In combining public and private schools this year, Business First set out to give a more accurate comparison of the institutions in Western New York.

In general, private schools in western Niagara County and Grand Island outperformed their public school counterparts.

High school

Out of 129 high schools ranked by Business First, Niagara-Wheatfield was the top local finisher at 39. Lewiston-Porter was close behind at 42, with Niagara Catholic placing 72 and Niagara Falls coming in at 118. The top-ranking high school was the all-girls Catholic school Nardin Academy in Buffalo.

Niagara-Wheatfield as a district placed 28 this year out of 97, a climb of nine spots. Business First Special Projects Editor G. Scott Thomas commended the school and district for continuing to show improvement.

“It is pretty consistent,” he said. “With many of those elite, private high schools up there, that is a pretty significant accomplishment.”

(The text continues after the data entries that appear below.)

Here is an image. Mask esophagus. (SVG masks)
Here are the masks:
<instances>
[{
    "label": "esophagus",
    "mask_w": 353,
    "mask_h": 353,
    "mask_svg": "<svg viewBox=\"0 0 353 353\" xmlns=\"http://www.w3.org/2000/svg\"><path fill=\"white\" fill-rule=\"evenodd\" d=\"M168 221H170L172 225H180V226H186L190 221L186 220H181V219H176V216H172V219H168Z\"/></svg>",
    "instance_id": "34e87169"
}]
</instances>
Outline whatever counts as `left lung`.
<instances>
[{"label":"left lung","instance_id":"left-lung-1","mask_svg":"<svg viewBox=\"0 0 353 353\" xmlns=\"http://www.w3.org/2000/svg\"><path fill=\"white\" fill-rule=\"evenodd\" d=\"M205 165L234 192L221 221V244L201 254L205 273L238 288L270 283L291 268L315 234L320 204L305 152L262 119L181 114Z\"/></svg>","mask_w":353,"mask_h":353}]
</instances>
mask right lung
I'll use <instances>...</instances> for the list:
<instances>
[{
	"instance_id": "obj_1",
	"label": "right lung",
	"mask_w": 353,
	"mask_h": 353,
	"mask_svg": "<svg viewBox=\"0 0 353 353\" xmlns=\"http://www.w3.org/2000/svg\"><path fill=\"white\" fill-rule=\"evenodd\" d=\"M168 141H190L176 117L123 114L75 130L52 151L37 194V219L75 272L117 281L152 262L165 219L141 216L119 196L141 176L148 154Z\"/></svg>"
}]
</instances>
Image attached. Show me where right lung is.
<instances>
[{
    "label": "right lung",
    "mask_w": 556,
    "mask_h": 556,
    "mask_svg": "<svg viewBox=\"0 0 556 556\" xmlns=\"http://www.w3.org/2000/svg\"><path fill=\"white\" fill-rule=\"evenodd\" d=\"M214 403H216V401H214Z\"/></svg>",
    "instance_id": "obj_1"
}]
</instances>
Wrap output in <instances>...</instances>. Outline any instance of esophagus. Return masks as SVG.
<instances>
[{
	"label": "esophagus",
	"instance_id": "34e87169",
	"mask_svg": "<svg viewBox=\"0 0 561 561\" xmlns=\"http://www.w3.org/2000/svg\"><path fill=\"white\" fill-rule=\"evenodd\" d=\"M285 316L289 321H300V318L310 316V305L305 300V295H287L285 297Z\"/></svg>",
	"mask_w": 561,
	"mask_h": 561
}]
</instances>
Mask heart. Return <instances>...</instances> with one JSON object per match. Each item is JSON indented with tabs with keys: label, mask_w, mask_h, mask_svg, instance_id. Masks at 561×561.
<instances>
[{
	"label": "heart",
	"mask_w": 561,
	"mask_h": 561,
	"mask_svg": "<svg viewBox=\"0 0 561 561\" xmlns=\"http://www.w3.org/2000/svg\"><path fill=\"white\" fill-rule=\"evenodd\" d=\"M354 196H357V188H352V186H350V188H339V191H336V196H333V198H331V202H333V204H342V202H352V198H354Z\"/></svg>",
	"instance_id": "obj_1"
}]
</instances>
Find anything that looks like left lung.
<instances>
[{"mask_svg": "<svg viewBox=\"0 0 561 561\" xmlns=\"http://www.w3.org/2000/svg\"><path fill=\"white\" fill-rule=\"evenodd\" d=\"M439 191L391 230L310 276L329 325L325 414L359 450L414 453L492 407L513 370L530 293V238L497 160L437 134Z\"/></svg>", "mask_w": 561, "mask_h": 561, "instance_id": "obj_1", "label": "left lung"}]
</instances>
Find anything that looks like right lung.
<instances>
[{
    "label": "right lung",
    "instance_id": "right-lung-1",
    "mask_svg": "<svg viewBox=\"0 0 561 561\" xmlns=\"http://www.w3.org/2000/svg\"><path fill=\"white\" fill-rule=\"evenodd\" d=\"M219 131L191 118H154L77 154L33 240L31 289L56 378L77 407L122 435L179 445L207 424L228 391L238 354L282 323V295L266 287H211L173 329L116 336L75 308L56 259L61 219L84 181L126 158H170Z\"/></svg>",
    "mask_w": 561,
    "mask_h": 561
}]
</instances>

The high school ranking formula took into account Regents diploma rates as well as scores on a wide array of Regents exams, Thomas said.

Middle school

St. John Lutheran School in Niagara-Wheatfield was the top-ranked local middle school, coming in at 17 out of 207 schools. The highest-ranked middle school not in Erie County, St. John has just 84 students from kindergarten through eighth grade.

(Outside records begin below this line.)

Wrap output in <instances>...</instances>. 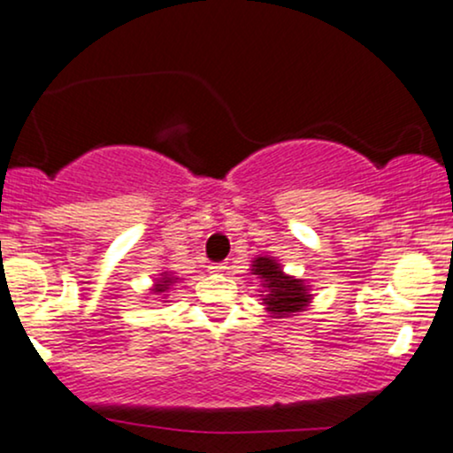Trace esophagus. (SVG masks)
Masks as SVG:
<instances>
[{
  "instance_id": "obj_1",
  "label": "esophagus",
  "mask_w": 453,
  "mask_h": 453,
  "mask_svg": "<svg viewBox=\"0 0 453 453\" xmlns=\"http://www.w3.org/2000/svg\"><path fill=\"white\" fill-rule=\"evenodd\" d=\"M227 268H230V266H227L226 262H217V265H211V266H208V271L215 273V275H223V273H226Z\"/></svg>"
}]
</instances>
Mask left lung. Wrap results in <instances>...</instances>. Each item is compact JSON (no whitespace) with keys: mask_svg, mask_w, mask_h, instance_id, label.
Segmentation results:
<instances>
[{"mask_svg":"<svg viewBox=\"0 0 453 453\" xmlns=\"http://www.w3.org/2000/svg\"><path fill=\"white\" fill-rule=\"evenodd\" d=\"M251 275H257V280L262 281L260 286L265 288V295H260L262 303L273 318L295 316L311 303L310 286L303 280L286 275L280 262L273 257H256L251 265Z\"/></svg>","mask_w":453,"mask_h":453,"instance_id":"1","label":"left lung"}]
</instances>
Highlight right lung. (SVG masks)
I'll return each instance as SVG.
<instances>
[{
    "instance_id": "1",
    "label": "right lung",
    "mask_w": 453,
    "mask_h": 453,
    "mask_svg": "<svg viewBox=\"0 0 453 453\" xmlns=\"http://www.w3.org/2000/svg\"><path fill=\"white\" fill-rule=\"evenodd\" d=\"M176 280H178V277H173L172 273H161V277L154 281L152 292H157V295H163V292L170 290V286H172V283H176Z\"/></svg>"
}]
</instances>
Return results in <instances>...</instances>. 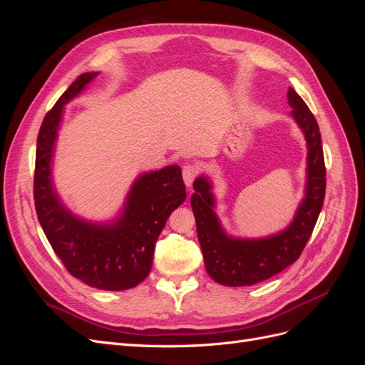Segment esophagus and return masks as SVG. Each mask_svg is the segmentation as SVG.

“That size is beneficial because it allows us to have smaller classes,” Herbert Meissner, the school’s principal, told the publication. “There’s a lot more individual instruction that way.”

Other local middle schools finished as follows (schools with grades lower than sixth were ranked in this category only from sixth through eighth): St. Stephen in Grand Island, 25; Connor Middle in Grand Island, 38; Stella Niagara Education Park in Lewiston, 46; Lewiston-Porter Middle, 80; Edward Town in Niagara-Wheatfield, 96; St. Peter’s Lutheran in Niagara-Wheatfield, 100; St. Dominic Savio in Niagara Falls, 110; Holy Ghost Lutheran in Niagara-Wheatfield, 125; LaSalle in Niagara Falls, 151; St. Peter in Lewiston, 160; and Gaskill in Niagara Falls, 171.

St. John and Stella Niagara both won subject awards in math, Scott said, which means that their four-year records in that subject are in the top 10 percent of all Western New York middle schools.

Schools that are closing, such as Niagara Middle, 60th and 66th Street elementaries, are not on the list.

“We don’t rank schools that are scheduled to be closed, since the primary aim of our guide is to help parents make future decisions about schools,” Thomas said.

City Honors in Buffalo was the top-ranked middle school.

Elementary school

Three Niagara-Wheatfield schools — St. John Lutheran (19), St. Peter’s Lutheran (20) and Errick Road (22) — finished in the top 25 out of 291 elementary schools. While the top two of those are private schools, the overall push in the district toward elementary-level literacy seems to be paying off, Superintendent Judith Howard said in a previous interview.

“If children can’t read and write, they can’t really been successful in anything else,” she said.

Rounding out the local rankings are: St. Stephen, 28; Kaegebein School in Grand Island, 40; St. Peter in Lewiston, 49; Lewiston-Porter Intermediate Education Center, 53; Stella Niagara, 54; West Street in Niagara-Wheatfield, 86; Huth Road in Grand Island, 89; Geraldine J. Mann in Niagara Falls, 99; Prince of Peace in Niagara Falls, 141; Our Lady of Mount Carmel in Niagara Falls, 157; Colonial Village in Niagara-Wheatfield, 164; Maple Avenue in Niagara Falls, 179; Kalfas Magnet in Niagara Falls, 181; Holy Ghost Lutheran in Niagara-Wheatfield, 186; 79th Street in Niagara Falls, 188; Hyde Park in Niagara Falls, 202; Sacred Heart Villa in Lewiston, 203; Abate in Niagara Falls, 239; Niagara Street in Niagara Falls, 245; and Tuscarora in Niagara-Wheatfield, 247.

Elementary scores were based on fourth-grade state tests. Smallwood Drive School in Amherst topped the elementary list.

Private schools that don’t participate in state tests including Nichols and Park schools in Buffalo are not included since there is nothing against which to compare them, Thomas said.